[Text]:
........

The following module needs to be installed on Colab. We won't need it too much for this analysis, but they offer a lot of nice features for chemistry programming. 

In [None]:
# @title Install and load RDKit { display-mode: "form" }
!pip install rdkit
from rdkit import Chem
from rdkit.Chem import Draw
!pip install cirpy
import cirpy

In particular we can use them to draw the molecules in our experiments. While for some molecules you can just write their names and RDKit will plot them, for most molecules you will need to provide their SMILES or their CAS numbers. Luckily, CIRpy can usually find SMILES for you, if you type the common name correctly or if you know the CAS number. 

These are the SMILES for the molecules in your kinetics experiments:
* Methylene Blue: '[Cl-].CN(C)c1ccc2nc3ccc(cc3[s+]c2c1)N(C)C'
* Leucomethylene Blue: 'CN(C)c1ccc2Nc3ccc(cc3Sc2c1)N(C)C'
* Ascrobic Acid: 'OCC(O)C1OC(=C(O)C1=O)O'
* Ascorbate: 'OC[C@H](O)[C@H]1OC(=O)[C-](O)C1=O'

In [None]:
# @title Choose the molecule to draw { display-mode: "form" }
input = 'ascorbate' # @param {type:"string"}
input_type = 'name' # @param ["smiles", "name", "cas"] {allow-input: true}
if input_type != 'smiles' :
    smiles=cirpy.resolve( input, 'smiles')

........

(Collected data)

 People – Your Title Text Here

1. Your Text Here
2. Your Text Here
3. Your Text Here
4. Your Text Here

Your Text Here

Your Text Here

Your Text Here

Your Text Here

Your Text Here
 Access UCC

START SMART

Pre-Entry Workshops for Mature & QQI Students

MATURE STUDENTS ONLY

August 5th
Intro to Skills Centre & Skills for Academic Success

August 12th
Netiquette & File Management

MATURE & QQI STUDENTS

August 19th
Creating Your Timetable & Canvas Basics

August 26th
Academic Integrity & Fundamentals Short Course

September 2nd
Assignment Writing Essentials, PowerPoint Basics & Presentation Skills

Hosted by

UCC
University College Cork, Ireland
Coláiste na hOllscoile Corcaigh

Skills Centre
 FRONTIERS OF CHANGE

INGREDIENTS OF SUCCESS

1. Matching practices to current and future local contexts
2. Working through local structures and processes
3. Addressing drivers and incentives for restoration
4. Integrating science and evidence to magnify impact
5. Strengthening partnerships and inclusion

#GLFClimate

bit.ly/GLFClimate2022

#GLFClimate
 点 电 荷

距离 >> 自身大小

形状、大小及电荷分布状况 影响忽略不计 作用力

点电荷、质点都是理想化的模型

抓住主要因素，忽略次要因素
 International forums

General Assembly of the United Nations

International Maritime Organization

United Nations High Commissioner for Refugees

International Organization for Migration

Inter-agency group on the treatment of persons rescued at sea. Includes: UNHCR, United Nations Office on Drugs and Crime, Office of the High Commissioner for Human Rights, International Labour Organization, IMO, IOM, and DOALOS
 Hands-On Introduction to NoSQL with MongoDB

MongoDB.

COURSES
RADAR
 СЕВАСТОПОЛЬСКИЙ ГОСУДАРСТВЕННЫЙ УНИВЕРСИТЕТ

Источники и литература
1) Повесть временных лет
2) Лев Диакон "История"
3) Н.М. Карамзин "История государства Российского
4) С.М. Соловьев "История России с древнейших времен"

........

[Requirement A]:
According to the notebook, why is CIRpy useful when drawing molecules with RDKit? Answer in one to three sentences.
[Requirement B]:
Answer these questions about the notebook:
(i) On what platform does the module need to be installed?
(ii) What SMILES string is given for Leucomethylene Blue?
(iii) What three options are listed for input_type?
These rows have no connection to the notebook.

[Expected answer A]:
RDKit can plot some molecules from their names alone, but most molecules need their SMILES or CAS numbers. CIRpy can usually find the SMILES for you if you type the common name correctly or know the CAS number.

[Expected answer B]:
(i) Colab.
(ii) 'CN(C)c1ccc2Nc3ccc(cc3Sc2c1)N(C)C'
(iii) "smiles", "name", and "cas".